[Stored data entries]

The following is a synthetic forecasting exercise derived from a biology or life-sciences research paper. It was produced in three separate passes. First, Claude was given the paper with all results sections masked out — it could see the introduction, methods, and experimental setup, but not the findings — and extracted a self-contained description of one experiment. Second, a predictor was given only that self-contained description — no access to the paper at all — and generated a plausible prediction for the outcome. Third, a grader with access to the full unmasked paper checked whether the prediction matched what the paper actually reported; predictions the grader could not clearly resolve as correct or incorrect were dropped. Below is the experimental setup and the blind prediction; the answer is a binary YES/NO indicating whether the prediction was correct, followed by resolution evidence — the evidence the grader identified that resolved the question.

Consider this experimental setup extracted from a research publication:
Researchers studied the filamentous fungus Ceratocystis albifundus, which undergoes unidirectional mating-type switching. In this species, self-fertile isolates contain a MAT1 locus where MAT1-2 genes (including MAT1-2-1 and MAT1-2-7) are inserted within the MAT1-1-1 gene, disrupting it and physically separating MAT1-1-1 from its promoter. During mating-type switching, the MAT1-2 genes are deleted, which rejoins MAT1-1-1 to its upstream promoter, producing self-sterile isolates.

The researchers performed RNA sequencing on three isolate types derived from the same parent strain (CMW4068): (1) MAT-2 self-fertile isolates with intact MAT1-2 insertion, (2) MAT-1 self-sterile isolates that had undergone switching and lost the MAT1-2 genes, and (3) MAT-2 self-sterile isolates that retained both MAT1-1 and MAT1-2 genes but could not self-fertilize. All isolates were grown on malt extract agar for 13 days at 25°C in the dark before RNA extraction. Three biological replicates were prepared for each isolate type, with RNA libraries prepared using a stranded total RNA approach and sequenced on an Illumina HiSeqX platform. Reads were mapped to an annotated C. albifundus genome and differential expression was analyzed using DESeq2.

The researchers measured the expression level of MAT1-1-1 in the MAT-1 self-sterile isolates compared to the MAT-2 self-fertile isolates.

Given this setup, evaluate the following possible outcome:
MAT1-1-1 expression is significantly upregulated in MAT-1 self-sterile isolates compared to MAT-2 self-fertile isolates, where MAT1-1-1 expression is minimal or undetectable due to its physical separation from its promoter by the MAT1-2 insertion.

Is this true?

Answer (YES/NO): NO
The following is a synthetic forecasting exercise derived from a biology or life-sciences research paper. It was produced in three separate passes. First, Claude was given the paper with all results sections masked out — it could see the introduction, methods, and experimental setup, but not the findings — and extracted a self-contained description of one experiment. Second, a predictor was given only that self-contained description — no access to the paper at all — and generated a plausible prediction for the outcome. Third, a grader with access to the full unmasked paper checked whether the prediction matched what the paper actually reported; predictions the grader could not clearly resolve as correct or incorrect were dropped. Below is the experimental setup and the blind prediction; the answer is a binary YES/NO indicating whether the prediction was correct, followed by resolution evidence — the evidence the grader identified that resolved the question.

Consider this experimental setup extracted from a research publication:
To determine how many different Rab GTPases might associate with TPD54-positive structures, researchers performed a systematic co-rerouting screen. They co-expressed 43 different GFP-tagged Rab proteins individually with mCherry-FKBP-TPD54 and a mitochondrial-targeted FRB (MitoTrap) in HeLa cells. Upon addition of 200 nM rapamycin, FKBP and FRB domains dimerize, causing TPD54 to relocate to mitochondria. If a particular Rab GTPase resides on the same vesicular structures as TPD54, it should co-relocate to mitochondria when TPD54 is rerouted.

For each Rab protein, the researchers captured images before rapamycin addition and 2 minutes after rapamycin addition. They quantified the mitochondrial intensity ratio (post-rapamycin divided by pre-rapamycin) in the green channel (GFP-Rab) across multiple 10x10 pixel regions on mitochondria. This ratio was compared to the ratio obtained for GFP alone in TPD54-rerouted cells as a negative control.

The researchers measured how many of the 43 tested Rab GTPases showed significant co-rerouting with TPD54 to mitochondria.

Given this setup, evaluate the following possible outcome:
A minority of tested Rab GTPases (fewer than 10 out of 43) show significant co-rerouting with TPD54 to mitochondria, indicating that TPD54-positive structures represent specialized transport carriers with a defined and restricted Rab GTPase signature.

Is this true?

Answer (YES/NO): NO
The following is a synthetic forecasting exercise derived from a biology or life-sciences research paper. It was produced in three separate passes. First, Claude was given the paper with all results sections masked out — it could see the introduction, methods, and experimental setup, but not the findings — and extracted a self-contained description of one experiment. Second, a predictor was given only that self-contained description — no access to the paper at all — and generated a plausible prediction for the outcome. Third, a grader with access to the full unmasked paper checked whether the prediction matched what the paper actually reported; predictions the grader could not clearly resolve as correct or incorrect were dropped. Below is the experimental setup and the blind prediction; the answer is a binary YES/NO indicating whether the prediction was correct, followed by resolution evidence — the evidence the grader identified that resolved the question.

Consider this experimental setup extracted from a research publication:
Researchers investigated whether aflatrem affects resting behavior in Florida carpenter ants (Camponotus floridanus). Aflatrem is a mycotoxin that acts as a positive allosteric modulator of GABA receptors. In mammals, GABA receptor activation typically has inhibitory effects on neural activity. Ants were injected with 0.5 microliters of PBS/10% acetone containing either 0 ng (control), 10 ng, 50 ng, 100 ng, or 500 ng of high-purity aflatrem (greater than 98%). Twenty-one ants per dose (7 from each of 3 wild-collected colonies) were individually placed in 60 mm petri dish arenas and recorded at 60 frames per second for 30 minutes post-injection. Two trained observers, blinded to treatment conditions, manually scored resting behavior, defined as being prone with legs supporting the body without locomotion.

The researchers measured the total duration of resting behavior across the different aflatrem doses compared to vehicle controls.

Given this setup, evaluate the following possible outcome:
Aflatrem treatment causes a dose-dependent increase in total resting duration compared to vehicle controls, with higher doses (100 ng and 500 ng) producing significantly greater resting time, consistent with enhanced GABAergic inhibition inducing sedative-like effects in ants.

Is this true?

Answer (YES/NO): YES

## Task
Exactly as written, reproduce the lines of the data above from the first line through the line where "The researchers performed" appears.

## Response to this exercise
The following is a synthetic forecasting exercise derived from a biology or life-sciences research paper. It was produced in three separate passes. First, Claude was given the paper with all results sections masked out — it could see the introduction, methods, and experimental setup, but not the findings — and extracted a self-contained description of one experiment. Second, a predictor was given only that self-contained description — no access to the paper at all — and generated a plausible prediction for the outcome. Third, a grader with access to the full unmasked paper checked whether the prediction matched what the paper actually reported; predictions the grader could not clearly resolve as correct or incorrect were dropped. Below is the experimental setup and the blind prediction; the answer is a binary YES/NO indicating whether the prediction was correct, followed by resolution evidence — the evidence the grader identified that resolved the question.

Consider this experimental setup extracted from a research publication:
Researchers studied the filamentous fungus Ceratocystis albifundus, which undergoes unidirectional mating-type switching. In this species, self-fertile isolates contain a MAT1 locus where MAT1-2 genes (including MAT1-2-1 and MAT1-2-7) are inserted within the MAT1-1-1 gene, disrupting it and physically separating MAT1-1-1 from its promoter. During mating-type switching, the MAT1-2 genes are deleted, which rejoins MAT1-1-1 to its upstream promoter, producing self-sterile isolates.

The researchers performed RNA sequencing on three isolate types derived from the same parent strain (CMW4068): (1) MAT-2 self-fertile isolates with intact MAT1-2 insertion, (2) MAT-1 self-sterile isolates that had undergone switching and lost the MAT1-2 genes, and (3) MAT-2 self-sterile isolates that retained both MAT1-1 and MAT1-2 genes but could not self-fertilize. All isolates were grown on malt extract agar for 13 days at 25°C in the dark before RNA extraction. Three biological replicates were prepared for each isolate type, with RNA libraries prepared using a stranded total RNA approach and sequenced on an Illumina HiSeqX platform. Reads were mapped to an annotated C. albifundus genome and differential expression was analyzed using DESeq2.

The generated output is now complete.